[Dataset entries]
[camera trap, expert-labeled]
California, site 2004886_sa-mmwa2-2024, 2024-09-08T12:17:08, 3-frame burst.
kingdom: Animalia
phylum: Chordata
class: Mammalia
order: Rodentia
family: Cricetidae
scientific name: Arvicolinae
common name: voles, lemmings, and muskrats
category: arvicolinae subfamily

* _WHAT THE TASK ASKS_:
Copy out the full set of records precisely, leaving nothing out.

* _RESPONSE FOR THIS EXERCISE_:
[camera trap, expert-labeled]
California, site 2004886_sa-mmwa2-2024, 2024-09-08T12:17:08, 3-frame burst.
kingdom: Animalia
phylum: Chordata
class: Mammalia
order: Rodentia
family: Cricetidae
scientific name: Arvicolinae
common name: voles, lemmings, and muskrats
category: arvicolinae subfamily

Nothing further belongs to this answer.